(Web page caption snippets)
☆ ☆ ☆ ☆
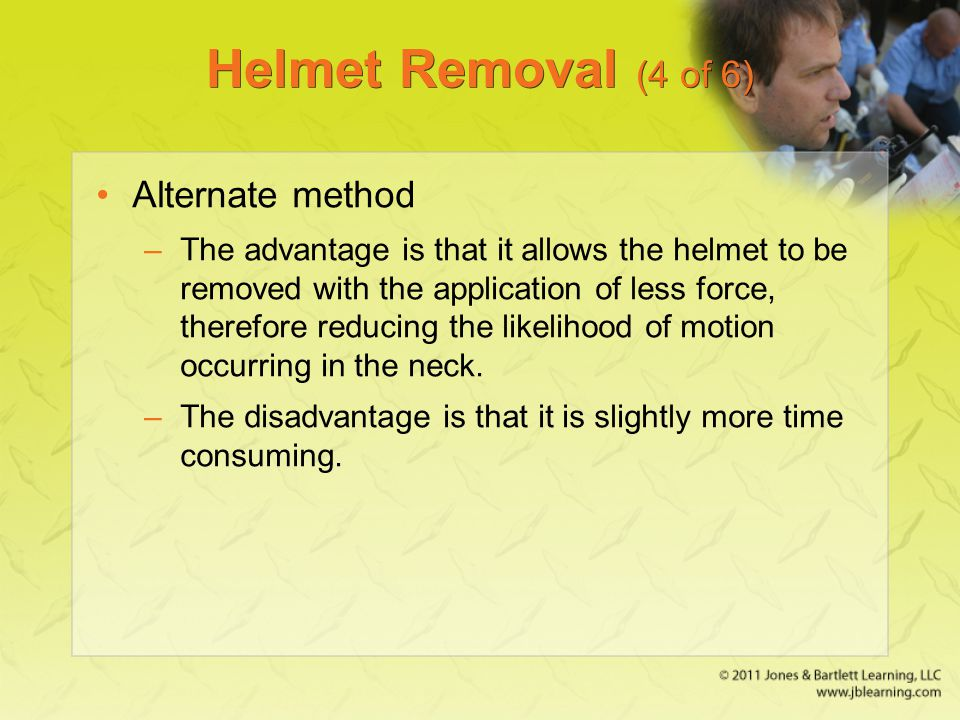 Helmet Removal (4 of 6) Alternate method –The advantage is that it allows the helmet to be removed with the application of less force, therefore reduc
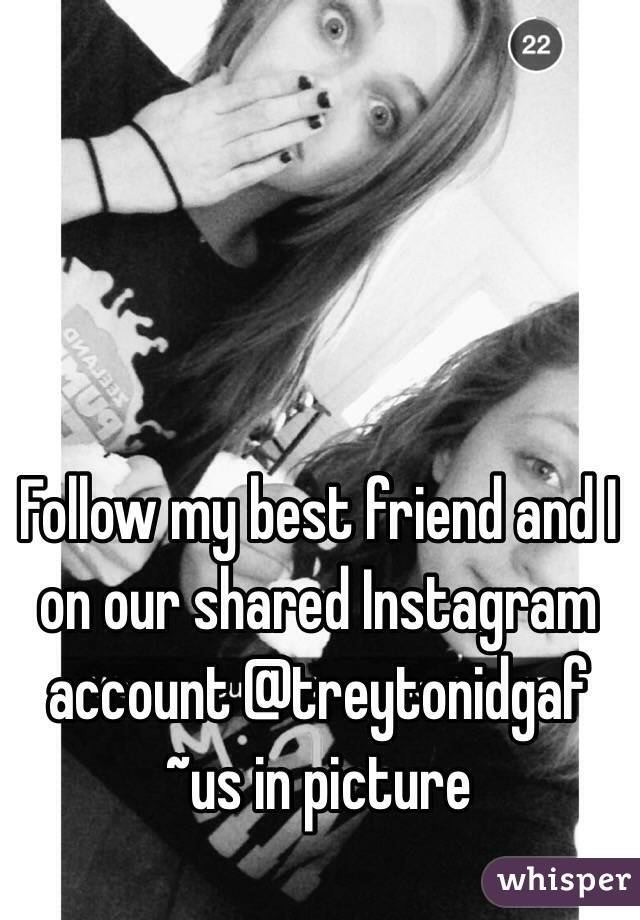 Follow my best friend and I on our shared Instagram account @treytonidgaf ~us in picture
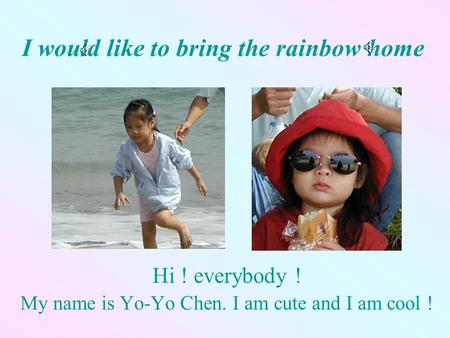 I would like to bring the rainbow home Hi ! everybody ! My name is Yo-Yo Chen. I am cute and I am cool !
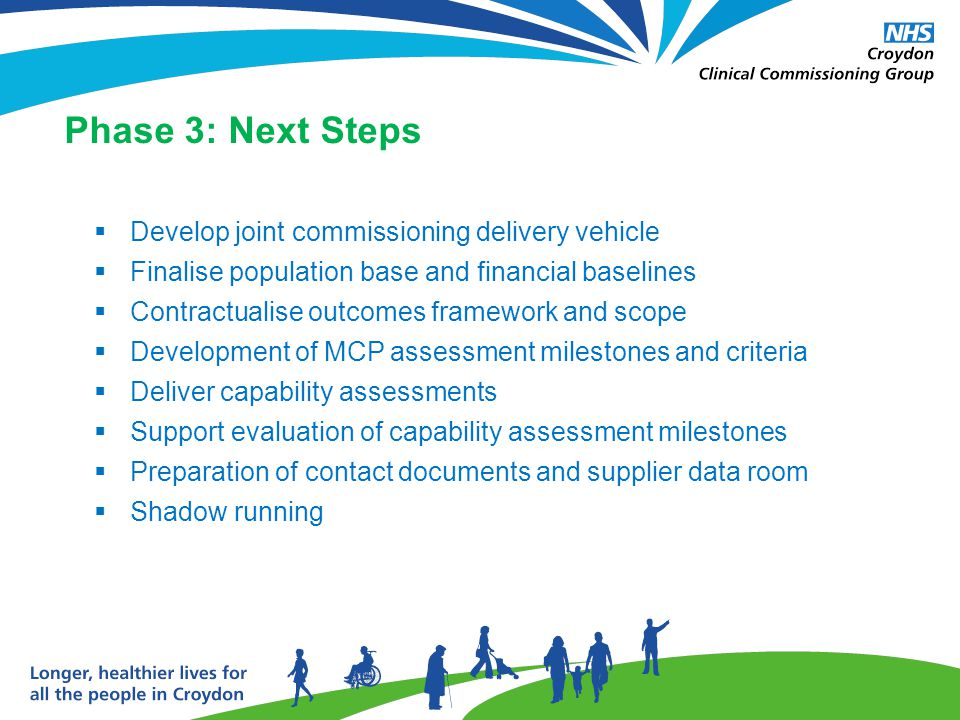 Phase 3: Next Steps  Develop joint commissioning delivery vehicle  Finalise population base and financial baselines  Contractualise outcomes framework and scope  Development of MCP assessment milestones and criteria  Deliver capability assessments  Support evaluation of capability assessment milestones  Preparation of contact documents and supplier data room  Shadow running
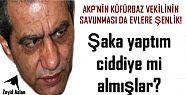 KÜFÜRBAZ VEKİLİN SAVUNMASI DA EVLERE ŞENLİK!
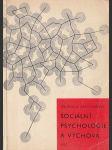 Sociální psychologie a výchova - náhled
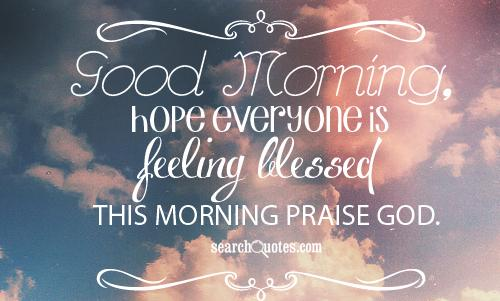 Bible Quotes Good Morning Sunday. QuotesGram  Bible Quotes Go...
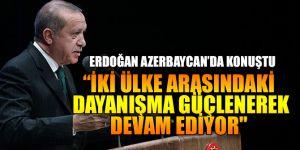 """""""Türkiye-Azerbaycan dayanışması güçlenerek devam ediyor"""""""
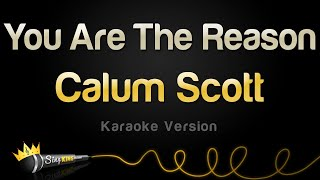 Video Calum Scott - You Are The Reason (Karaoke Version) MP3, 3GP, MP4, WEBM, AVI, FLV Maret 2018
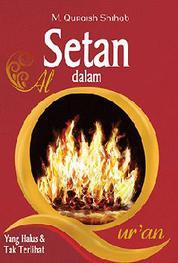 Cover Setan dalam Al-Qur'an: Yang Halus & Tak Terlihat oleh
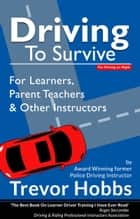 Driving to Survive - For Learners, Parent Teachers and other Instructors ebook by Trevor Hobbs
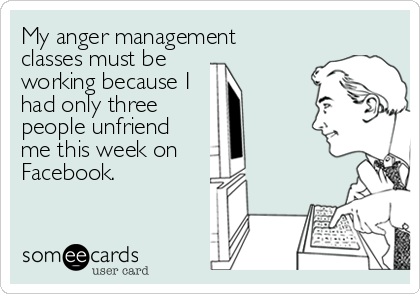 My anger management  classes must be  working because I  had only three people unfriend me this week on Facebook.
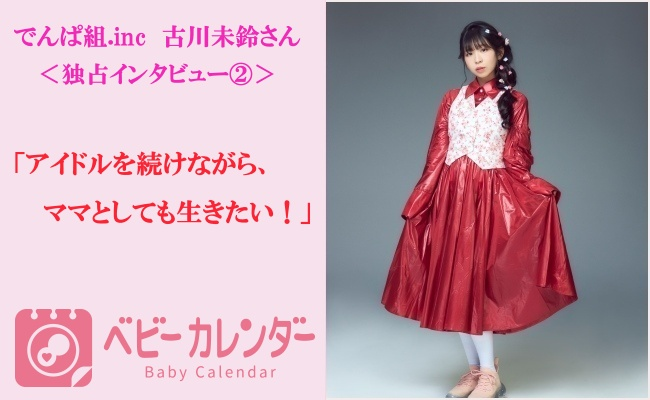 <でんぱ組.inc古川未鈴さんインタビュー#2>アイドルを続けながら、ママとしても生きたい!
☆ ☆ ☆ ☆
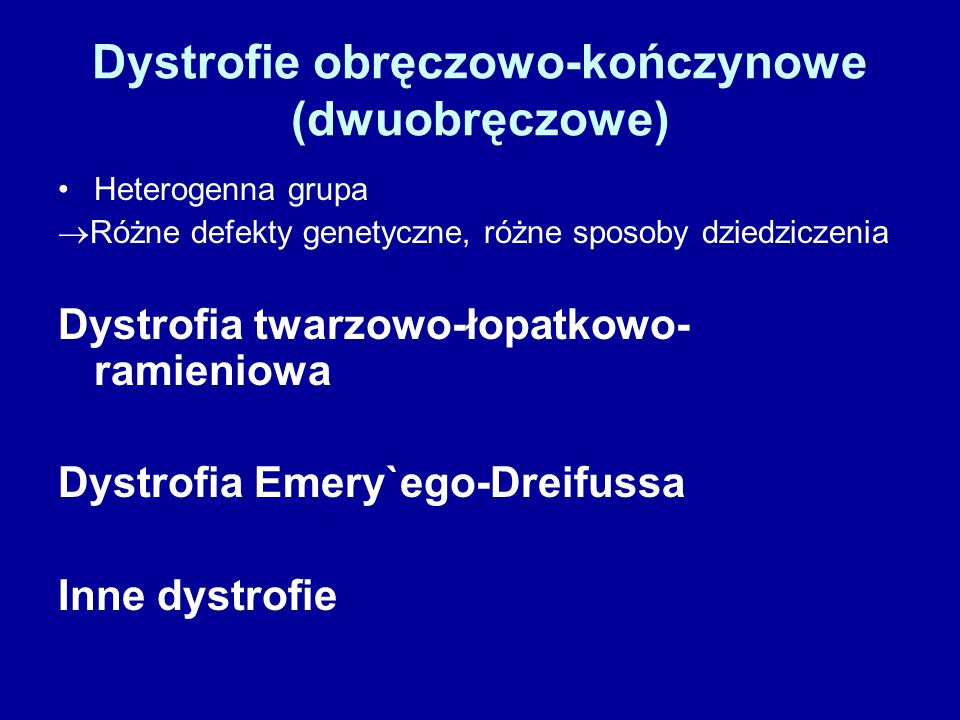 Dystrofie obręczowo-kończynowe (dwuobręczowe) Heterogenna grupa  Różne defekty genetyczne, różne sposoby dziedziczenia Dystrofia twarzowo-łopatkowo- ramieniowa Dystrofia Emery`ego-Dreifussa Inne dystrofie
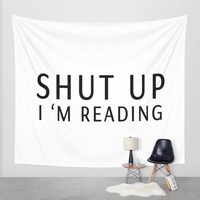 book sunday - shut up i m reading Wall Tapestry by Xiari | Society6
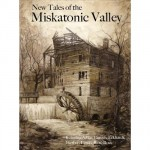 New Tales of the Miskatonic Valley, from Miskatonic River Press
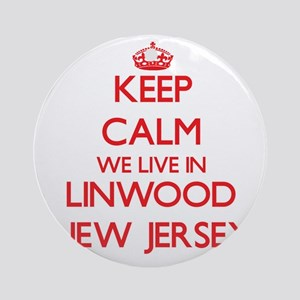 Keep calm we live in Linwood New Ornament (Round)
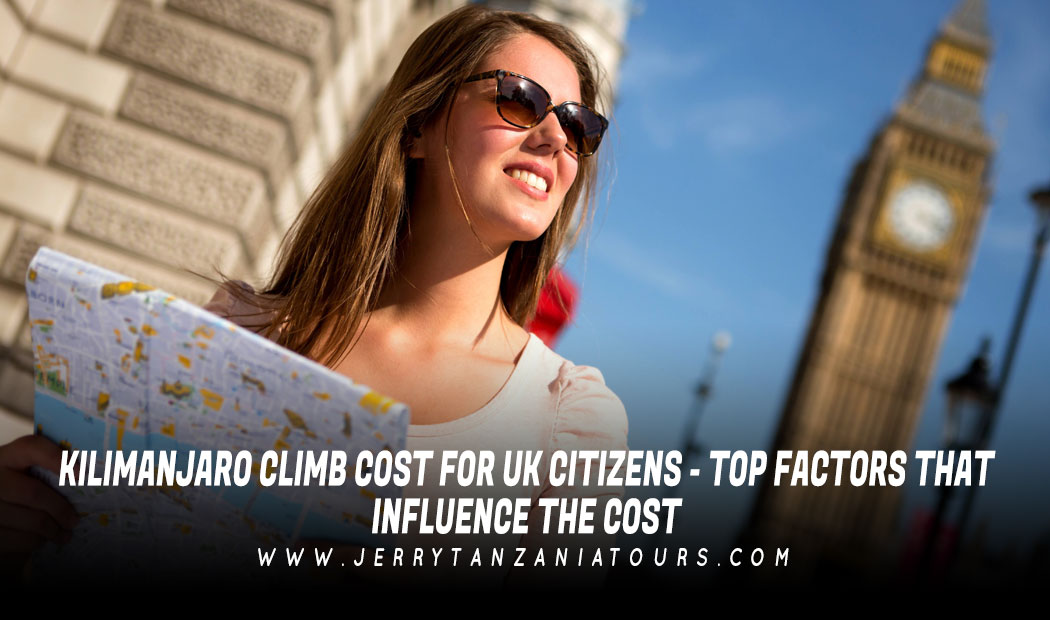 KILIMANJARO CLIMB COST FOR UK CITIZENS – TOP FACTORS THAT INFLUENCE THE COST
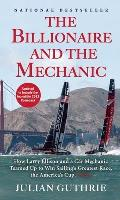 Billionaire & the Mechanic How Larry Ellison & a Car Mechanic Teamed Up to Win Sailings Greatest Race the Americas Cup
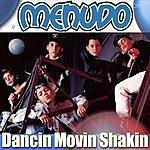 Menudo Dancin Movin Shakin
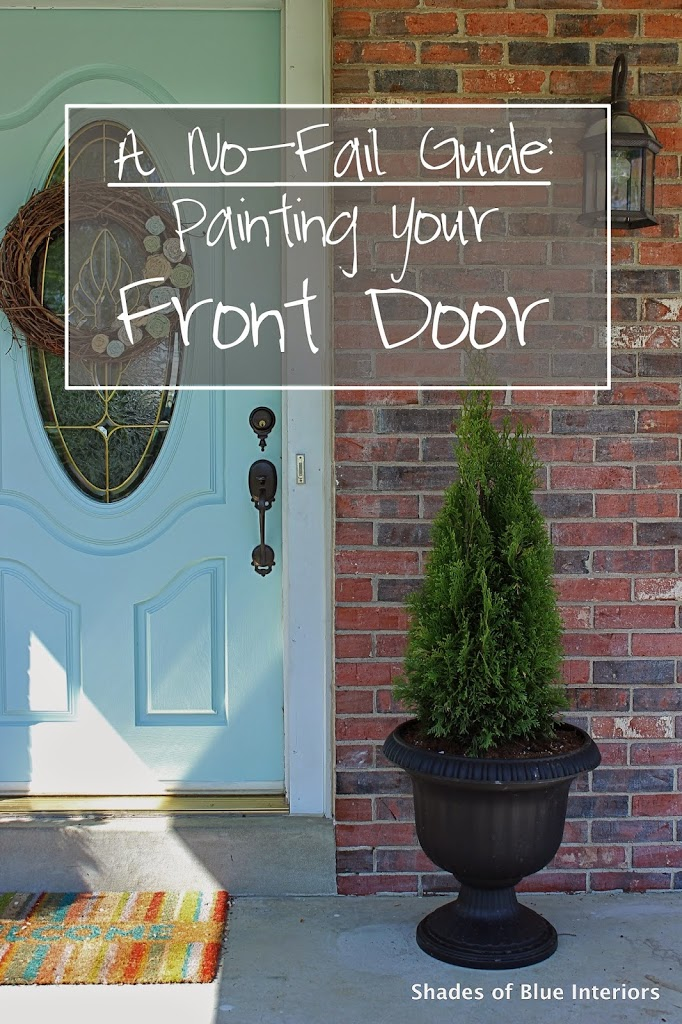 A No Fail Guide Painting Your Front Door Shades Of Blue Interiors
☆ ☆ ☆ ☆
### Activity
What you return must match, character for character, the lines above from the one with "Phase 3: Next" through the one with "<でんぱ組.inc古川未鈴さ", minus any pictures.

### Result of the exercise
 Phase 3: Next Steps  Develop joint commissioning delivery vehicle  Finalise population base and financial baselines  Contractualise outcomes framework and scope  Development of MCP assessment milestones and criteria  Deliver capability assessments  Support evaluation of capability assessment milestones  Preparation of contact documents and supplier data room  Shadow running
 KÜFÜRBAZ VEKİLİN SAVUNMASI DA EVLERE ŞENLİK!
 Sociální psychologie a výchova - náhled
 Bible Quotes Good Morning Sunday. QuotesGram  Bible Quotes Go...
 """""""Türkiye-Azerbaycan dayanışması güçlenerek devam ediyor"""""""
 Video Calum Scott - You Are The Reason (Karaoke Version) MP3, 3GP, MP4, WEBM, AVI, FLV Maret 2018
 Cover Setan dalam Al-Qur'an: Yang Halus & Tak Terlihat oleh
 Driving to Survive - For Learners, Parent Teachers and other Instructors ebook by Trevor Hobbs
 My anger management  classes must be  working because I  had only three people unfriend me this week on Facebook.
 <でんぱ組.inc古川未鈴さんインタビュー#2>アイドルを続けながら、ママとしても生きたい!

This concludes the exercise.